### Extrait du document
- - -

Cannes 2025 - RENCONTRE AVEC ERIGE SEHIRI & AÏSSA MAÏGA - « Notre héritage africain a presque disparu de la culture tunisienne »

© Maneki Films - Henia Production

Présenté à l’ouverture d’Un certain regard, Promis le ciel, le second long-métrage d’Erige Sehiri, met en scène la vie de trois femmes ivoiriennes dans une église évangéliste de Tunis. Au centre de ce microcosme religieux, Marie, une pasteure campée par Aïssa Maïga, tente tant bien que mal de soutenir ses fidèles persécutés par le régime tunisien, et prend sous son aile une petite fille orpheline, Kenza. La réalisatrice brosse ainsi un portrait de femmes polyphonique et atmosphérique, qui interroge sur la notion d’immigration, porté par une grande comédienne. Interview.

Erige, qu’est-ce qui vous a donné envie de filmer la communauté subsaharienne en Tunisie ?

Je m’intéressais déjà à ce sujet, à force de côtoyer les milieux journalistiques et étudiants à Tunis. Je connaissais notamment une journaliste ivoirienne qui avait du mal à joindre les deux bouts. Elle m’a raconté sa vie autour d’un café, et m’a expliqué qu’en dehors du journalisme, elle était pasteure. Je ne m’y attendais pas. Elle m’a ouvert les portes de son église évangélique, qui sont souvent installées dans des appartements ou des maisons, et la sienne était majoritairement fréquentée par des femmes. J’ai été interpellée par ce fait, car pendant très longtemps, c’était les hommes qui migraient et les femmes qui les rejoignaient, or, il y en a de plus en plus qui voyagent seules.

Les femmes immigrées sont invisibilisées au Maghreb, à cause du racisme, de la xénophobie, mais pas seulement. En Europe, nous avons cette conception erronée des migrants africains qui voudraient rejoindre l’Europe en masse ; les chiffres démontrent le contraire. 80 % de ces gens migrent à l’intérieur de l’Afrique, donc je voulais inverser la narration, développer le regard d’un migrant « interne » en Tunisie, et un regard de femme.

- - -

### Relevé
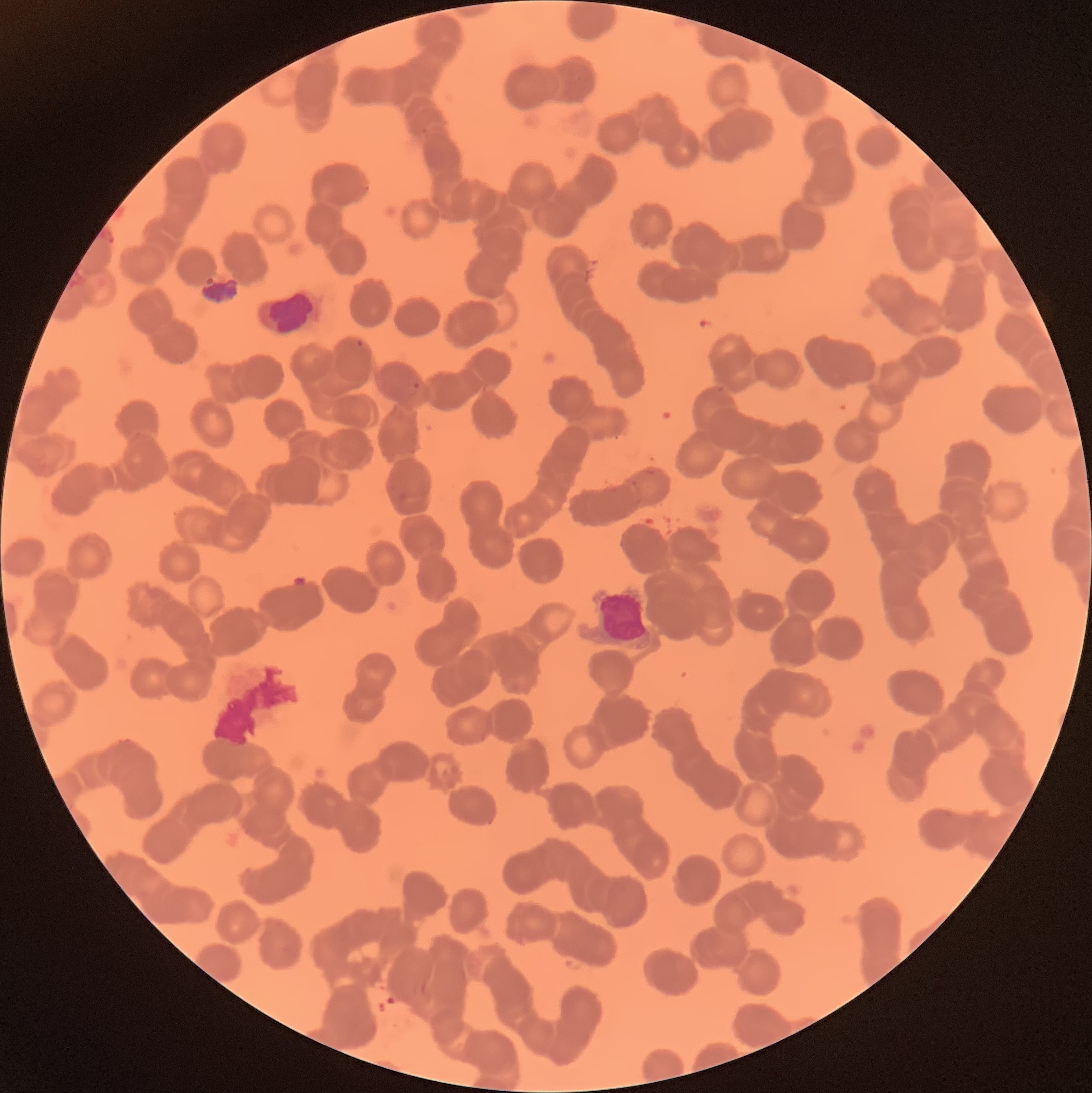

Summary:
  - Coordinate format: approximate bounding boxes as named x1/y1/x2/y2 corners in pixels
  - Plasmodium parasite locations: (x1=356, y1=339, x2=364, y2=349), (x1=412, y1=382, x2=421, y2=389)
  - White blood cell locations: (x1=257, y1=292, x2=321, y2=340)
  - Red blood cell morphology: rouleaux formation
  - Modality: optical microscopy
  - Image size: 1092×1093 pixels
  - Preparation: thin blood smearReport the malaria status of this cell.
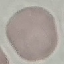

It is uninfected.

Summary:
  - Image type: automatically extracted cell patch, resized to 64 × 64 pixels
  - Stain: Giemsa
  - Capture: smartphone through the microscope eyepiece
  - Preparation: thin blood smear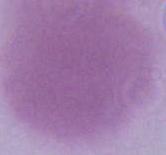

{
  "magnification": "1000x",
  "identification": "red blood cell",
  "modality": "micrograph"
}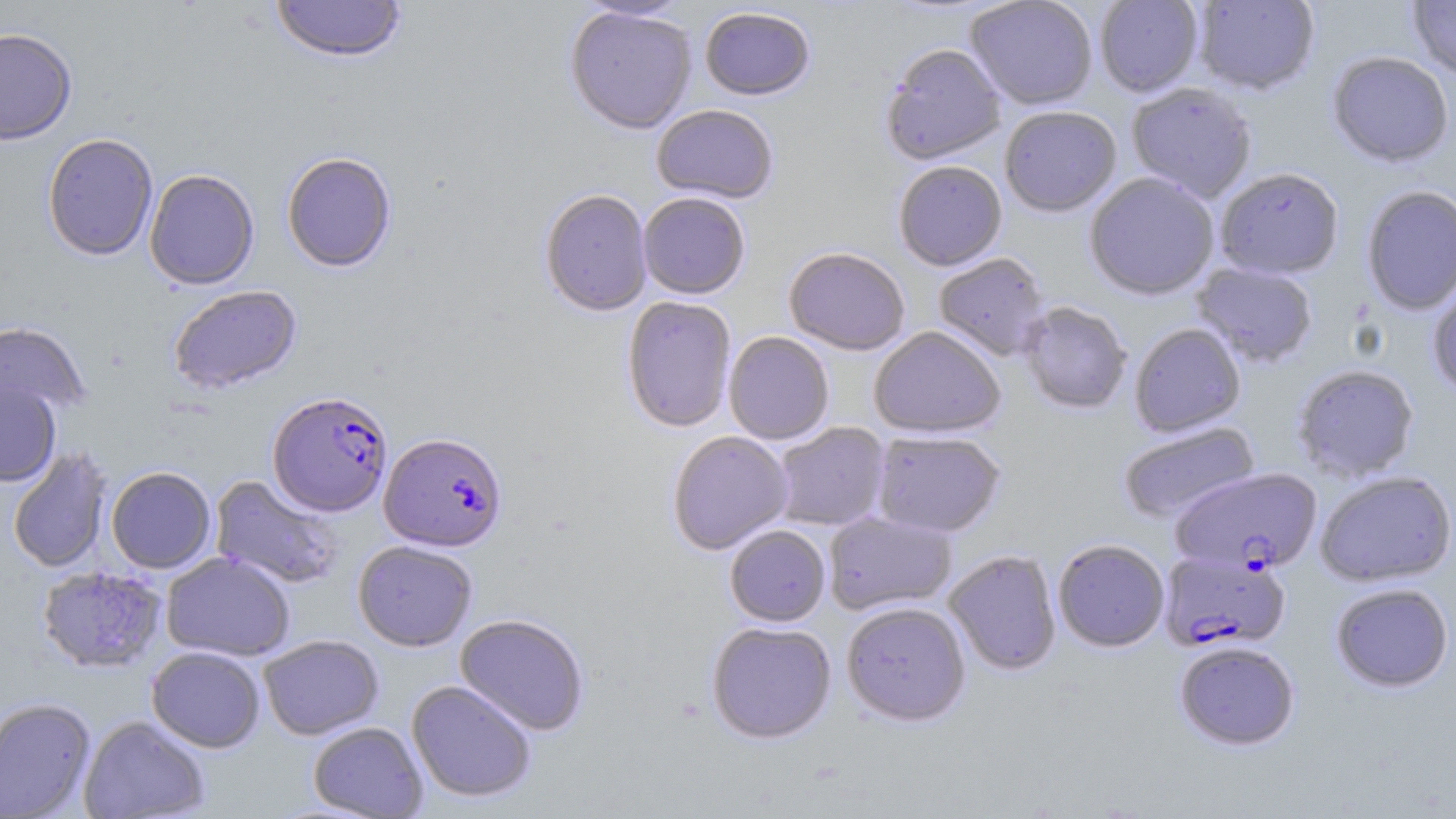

- - -

### Consignes
1. Dans l'entretien sur Promis le ciel, quel personnage Aïssa Maïga interprète-t-elle ?
2. Reproduisez fidèlement le passage de l'entretien sur Promis le ciel compris entre « Présenté à l’ouverture » et « grande comédienne. Interview. », ces deux bornes incluses.
3. Reprenez l'entretien sur Promis le ciel à la suite de sa dernière phrase.

### Réponses fournies
1. Marie, une pasteure.

2.
Présenté à l’ouverture d’Un certain regard, Promis le ciel, le second long-métrage d’Erige Sehiri, met en scène la vie de trois femmes ivoiriennes dans une église évangéliste de Tunis. Au centre de ce microcosme religieux, Marie, une pasteure campée par Aïssa Maïga, tente tant bien que mal de soutenir ses fidèles persécutés par le régime tunisien, et prend sous son aile une petite fille orpheline, Kenza. La réalisatrice brosse ainsi un portrait de femmes polyphonique et atmosphérique, qui interroge sur la notion d’immigration, porté par une grande comédienne. Interview.

3.
Dans le film, plusieurs Tunisiens se distinguent des migrants en faisant une distinction nette entre le Maghreb et l’Afrique. Est-ce le reflet de la réalité ?

Notre appartenance à l’Afrique a presque disparu de notre culture. Je m’identifie en tant qu’Africaine et avec Promis le ciel, je voulais repenser l’identité tunisienne. J’ai aussi été très inspirée par mes rencontres, avec cette pasteure, mais aussi Deborah Naney, qui joue son propre rôle dans le film. La petite Kenza a été inspirée d’une enfant que j’ai vraiment connue par Naney, mais qui est est tragiquement décédée en mer quelques mois après notre rencontre… Je voulais lui rendre hommage.

L’orphelinat est un thème central du film ; Kenza l’est, Naney aussi, mais il touche aussi d’autres personnages d’une manière plus indirecte, lorsque le lien familial est brisé et qu’il faut construire autre chose. Une famille recomposée, où les liens sont à la fois forts et difficiles dans un contexte qui donne peu de place à la possibilité d’être ensemble. 

Aïssa, comment avez-vous rejoint le projet ?

Aïssa Maïga : Par avion (rires).

Erige Sehiri : Au tout début, je n’avais pas pensé à Aïssa, je cherchais plutôt des actrices en Côte d’Ivoire, et j’envisageais de faire jouer la vraie pasteure. Mais de manière générale, je gardais Aïssa dans mon champ de vision, car son discours aux Césars 2020 m’a marquée. En observant ces pasteures, je me disais qu’il s’agissait quand même de femmes avec des qualités oratoires. Ce sont de grandes oratrices, elles doivent porter des communautés à la seule force de leur charisme. Je voulais une actrice qui porte cela en elle, d’où mon choix final. 

J’ai confié à Aïssa mes doutes et mes fragilités, car je la vois aussi comme une femme de cinéma expérimentée, et une réalisatrice. Je lui ai demandé conseil, car j’ai surtout l’habitude de jouer avec des acteurs non-professionnels. Après un essai concluant, elle a dû s’adapter à un rôle de composition très vite. 

Aïssa, comment avez-vous préparé le rôle de Marie ?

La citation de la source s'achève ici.